L’intelligenza artificiale può però essere anche un alleato della cybersicurezza: “Come ACN, utilizziamo l’intelligenza artificiale non tanto per individuare comportamenti anomali, come fanno magari le aziende, ma soprattutto per mettere a sistema grandi numeri e big data, in modo da collegare vari aspetti della materia che dobbiamo analizzare”, prosegue Galasso.

Ma tra intelligenze artificiali alleate e quelle invece avversarie, esiste anche una zona grigia, costituita da sistemi che, nonostante siano apparentemente innocui, potrebbero rappresentare una minaccia. È il caso per esempio di DeepSeek R1, il large language model cinese che non preoccupa soltanto per la possibilità che venga usato a scopi di disinformazione, ma anche perché – se usato per esempio per la programmazione – potrebbe inserire vulnerabilità nei sistemi informatici. Siamo pronti a difenderci da queste nuove possibili minacce?
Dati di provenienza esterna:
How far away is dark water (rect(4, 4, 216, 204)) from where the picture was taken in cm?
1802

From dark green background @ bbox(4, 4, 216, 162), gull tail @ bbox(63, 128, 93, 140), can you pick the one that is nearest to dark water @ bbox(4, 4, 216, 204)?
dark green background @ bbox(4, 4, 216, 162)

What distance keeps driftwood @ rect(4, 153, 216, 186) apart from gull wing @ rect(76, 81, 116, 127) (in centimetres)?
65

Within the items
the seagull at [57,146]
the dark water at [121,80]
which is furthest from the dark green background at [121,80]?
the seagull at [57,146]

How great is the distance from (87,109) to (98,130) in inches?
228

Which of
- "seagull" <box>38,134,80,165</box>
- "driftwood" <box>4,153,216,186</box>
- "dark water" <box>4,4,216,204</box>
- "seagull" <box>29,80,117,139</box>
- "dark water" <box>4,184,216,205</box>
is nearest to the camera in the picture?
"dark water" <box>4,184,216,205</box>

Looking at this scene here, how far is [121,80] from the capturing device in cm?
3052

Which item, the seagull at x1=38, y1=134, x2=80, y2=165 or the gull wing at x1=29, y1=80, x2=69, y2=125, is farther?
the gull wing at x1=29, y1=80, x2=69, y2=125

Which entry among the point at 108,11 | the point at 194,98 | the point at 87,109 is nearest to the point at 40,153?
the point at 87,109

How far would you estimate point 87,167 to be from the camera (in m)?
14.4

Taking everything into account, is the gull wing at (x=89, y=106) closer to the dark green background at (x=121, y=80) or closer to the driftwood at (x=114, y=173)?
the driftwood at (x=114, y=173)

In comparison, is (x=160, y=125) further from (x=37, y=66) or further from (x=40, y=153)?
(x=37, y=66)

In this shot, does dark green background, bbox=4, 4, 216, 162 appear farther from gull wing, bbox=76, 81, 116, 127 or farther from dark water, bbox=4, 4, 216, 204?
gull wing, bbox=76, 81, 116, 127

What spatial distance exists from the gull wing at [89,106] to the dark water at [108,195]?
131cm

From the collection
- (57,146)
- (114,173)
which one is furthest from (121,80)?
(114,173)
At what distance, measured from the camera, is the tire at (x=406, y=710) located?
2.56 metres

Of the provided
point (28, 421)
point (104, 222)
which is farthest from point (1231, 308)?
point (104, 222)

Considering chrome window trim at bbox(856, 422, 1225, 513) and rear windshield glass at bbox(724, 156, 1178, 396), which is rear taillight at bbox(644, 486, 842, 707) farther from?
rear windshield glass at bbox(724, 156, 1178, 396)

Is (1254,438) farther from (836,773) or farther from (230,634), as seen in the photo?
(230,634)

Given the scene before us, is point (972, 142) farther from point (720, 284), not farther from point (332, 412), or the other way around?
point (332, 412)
“Sono sistemi che spuntano all’improvviso e hanno bisogno di tempo per essere analizzati”, conclude Galasso. “Ci aspettano sicuramente anni in cui ci sarà un fiorire di applicazioni di questo tipo sempre più performanti. La preoccupazione che si pone l’Agenzia per la Cybersicurezza Nazionale, anche come rappresentante di uno stato membro dell’Unione Europea, è che queste applicazioni rispondano a determinati criteri, che nel nostro continente sono stabiliti dall’AI Act. Il tema che ci poniamo come agenzia è capire, dal punto di vista della cybersicurezza, quali nuove vulnerabilità potrebbero portare questi sistemi, sia a livello di infrastrutture sia a livello di persone. Ma è ancora tutto da capire e da studiare”.